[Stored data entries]
((

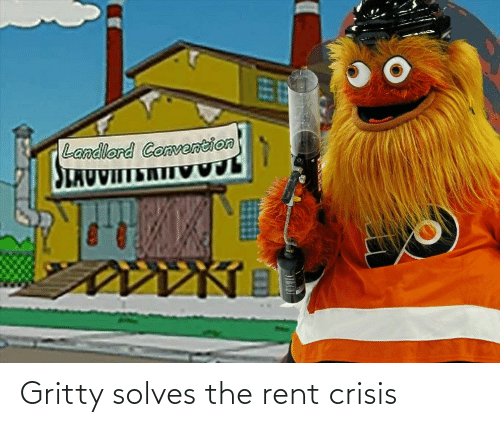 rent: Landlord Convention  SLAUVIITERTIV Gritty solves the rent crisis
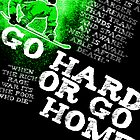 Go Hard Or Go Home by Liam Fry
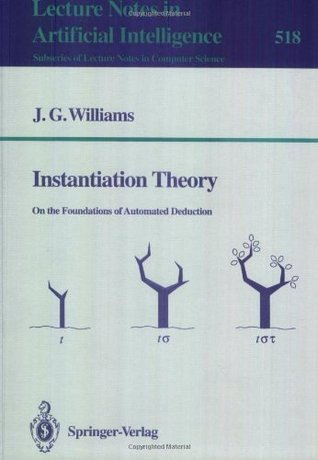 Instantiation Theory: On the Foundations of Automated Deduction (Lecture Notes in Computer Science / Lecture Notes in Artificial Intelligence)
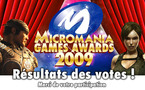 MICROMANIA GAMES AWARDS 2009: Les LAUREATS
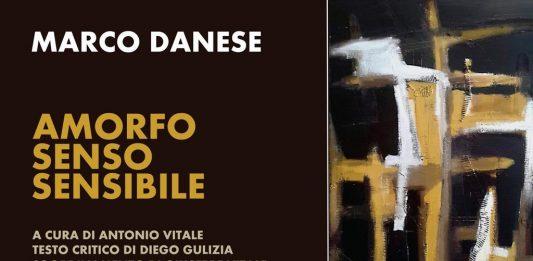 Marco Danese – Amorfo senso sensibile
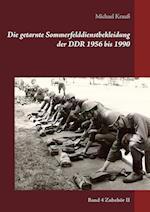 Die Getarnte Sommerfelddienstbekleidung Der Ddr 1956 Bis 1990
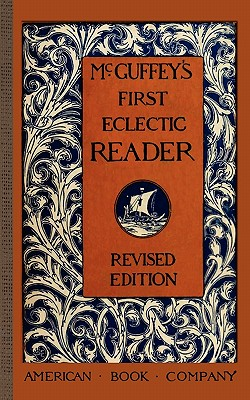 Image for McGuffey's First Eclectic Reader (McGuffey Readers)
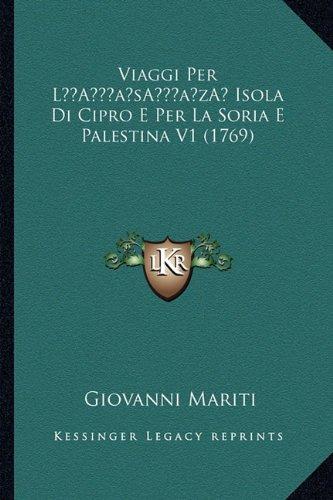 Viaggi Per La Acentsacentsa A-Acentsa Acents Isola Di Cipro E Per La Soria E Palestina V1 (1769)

))

- _Work item_:
Copy the final stretch of lines, starting at the one that holds "Instantiation Theory: On" and ending at the last line of the data, exactly; omit pictures.

- _Response area_:
 Instantiation Theory: On the Foundations of Automated Deduction (Lecture Notes in Computer Science / Lecture Notes in Artificial Intelligence)
 MICROMANIA GAMES AWARDS 2009: Les LAUREATS
 Marco Danese – Amorfo senso sensibile
 Die Getarnte Sommerfelddienstbekleidung Der Ddr 1956 Bis 1990
 Image for McGuffey's First Eclectic Reader (McGuffey Readers)
 Viaggi Per La Acentsacentsa A-Acentsa Acents Isola Di Cipro E Per La Soria E Palestina V1 (1769)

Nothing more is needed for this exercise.